Vol. 04 / 03 with カナイフユキ | un / bared
2021.08.02 un / bared

Vol. 04 / 03

Fuyuki Kanai

Model : カナイフユキ – Illustrator / Zinester (https://fuyukikanai.tumblr.com)
Photography : ともまつりか
Text : Nozomi Nobody

 フユキさんと話したあと、生きづらさについて書きたいとぼんやりと思っていた。
 わたしがフユキさんの作品に惹かれるのはなぜだろうと考えてみれば、根底にある「生きづらさ」になにか通じるものを感じているからではないかという気がした。

 “生きづらさをどう変換していくか”というのはun/baredのテーマのひとつでもあるのでこれまでも散々書いてきたところではあるけれど、わたしの中にあるそれはひとえに“自分を愛せない”ということに集約されていたように思う。そのことに気づいてから、どうしてそうなったのか、考えるようになった。思い当たったことはいくつかあり、その一番最後に出てきたのが、母に対するコンプレックスだった。

 わたしは、母に褒められたことがない。

 破天荒である種問題児だった姉と、繊細でナイーブな弟に比べ、わたしはソツのない子供だった。学校の成績は大抵いつもよかったし、学校行事や部活動も一生懸命やった。それでも、テストの結果が学年で何番になろうと、部活の試合で活躍しようと、母に褒められることはなかった。小学校の合唱団の発表会で内心とてもどきどきしながらソロを歌ったときも、高校受験で志望校に受かったときも、専門学校の入学式でひとり真っ白いスーツを着て新入生代表の挨拶をしたときも、Nozomi Nobodyになるよりももっと前、初めて大きなワンマンライブをしたときも。母にはいつもそれらの事象が見えていないみたいだった。彼女の視線はわたしの体をすり抜けて、その向こうにあるなにか別のものに向けられていた。わたしは透明だった。

 母に認めてほしくてなにかを頑張ったという記憶はない。わたしはいつも自分がやりたいと思ったことを自分のために頑張った。それでもその過程や結果を母親という一番身近な存在に認めてもらえなかったことは、子供ながらにきっと悲しかったし寂しかったのだろうと思う。そしてその悲しさや寂しさはひっそりとわたしの中に降り積もっていたのではないか。

 フユキさんは「自分の中に思い込みがある」と言った。「自分はなにをどう頑張っても失敗する、そしてその原因はすべて自分にある」という思い込み。「家族との関係の中で、あまり自分を好きになれるように育たなかった」「自分の思い込みを作っているのは育ってきた環境や社会だ」とも。
 いつだったか、とあるラッパーの女性がWebのインタビューで「いま少しずつ呪いを解いているところ」だと言っていたのを思い出した。あぁわかるなぁ、と思った。
 わたしもずっと、全部自分が悪いのだと思っていた。自分のどこかのなにかが欠けていて、足りなくて、だからダメなのだ、だからいつまで経っても何も変わらないのだ、と思っていた。思い込んでいた。自分で自分に呪いを重ねていた。
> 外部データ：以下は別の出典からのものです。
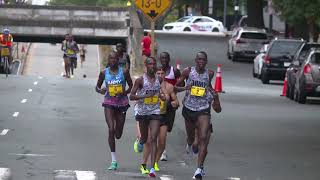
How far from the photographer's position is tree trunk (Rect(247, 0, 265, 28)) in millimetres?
66938

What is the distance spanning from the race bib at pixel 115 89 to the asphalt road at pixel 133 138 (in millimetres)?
1127

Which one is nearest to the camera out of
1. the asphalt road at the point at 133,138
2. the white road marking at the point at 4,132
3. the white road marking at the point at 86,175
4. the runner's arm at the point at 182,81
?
the white road marking at the point at 86,175

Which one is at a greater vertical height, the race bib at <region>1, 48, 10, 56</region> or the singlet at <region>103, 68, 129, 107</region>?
the singlet at <region>103, 68, 129, 107</region>

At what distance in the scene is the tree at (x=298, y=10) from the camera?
41781 millimetres

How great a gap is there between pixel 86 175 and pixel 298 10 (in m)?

 この間夜に洗面所で歯磨きをしているとき、鏡に映った自分の姿を見てふと「なんか悪くないな」と思った。そして次の瞬間、それがいかに画期的なことか気がついた。てっぺんからつま先まで、中も外も、嫌で嫌で仕方がなかった自分自身のことを「悪くない」と思った!そのことにひとり驚き、興奮した。

 そうして再び母のことを考えた。
 わたしが自分のことを許せるようになってきたのは、自分が完璧ではないことを心と体でようやくちゃんと理解し、完璧でない自分でいることを自分自身に許したからだ。
 わたしが完璧ではないように、母もまた、完璧ではなかった。母は、3人の個性的な子供と、その比ではないほどの圧倒的な個性(!)を持った夫とその実家、そして彼女自身の実家や、仕事、社会、様々な関係性や制約の中で、たくさん葛藤し苦しんできた、ひとりの愛すべき人間だった。そのことに思いを巡らせるとき、わたしは彼女のことを受け入れられると思った。彼女自身も、彼女とのこれまでの全部も。そうしてこれから先の彼女との時間と関係を、また作っていける、いきたい、いこう、そう思った。

 わたしたちは、選ぶことができる。わたしたちはもう術も言葉もなく立ち尽くす小さな子供ではないから、わたしたちは、思い込みや呪いから自らを解き放って、自分で意志を持って生きる、そのことを、選ぶことができる。

 フユキさんは「自分のことは許すけど、社会のことは許さない」と言って笑った。とてもいい言葉だなと思った。それは、自分自身をまるごと受け入れて、同時に世界をちゃんと変えていこうという決意表明だった。
 わたしたちは、わたしたち自身を変えることを、あるいは変えないことを、選ぶことができる。そして同じように、わたしたちの生きるこの世界を、変えること、もしくは変えないことを、選ぶことができるのだ。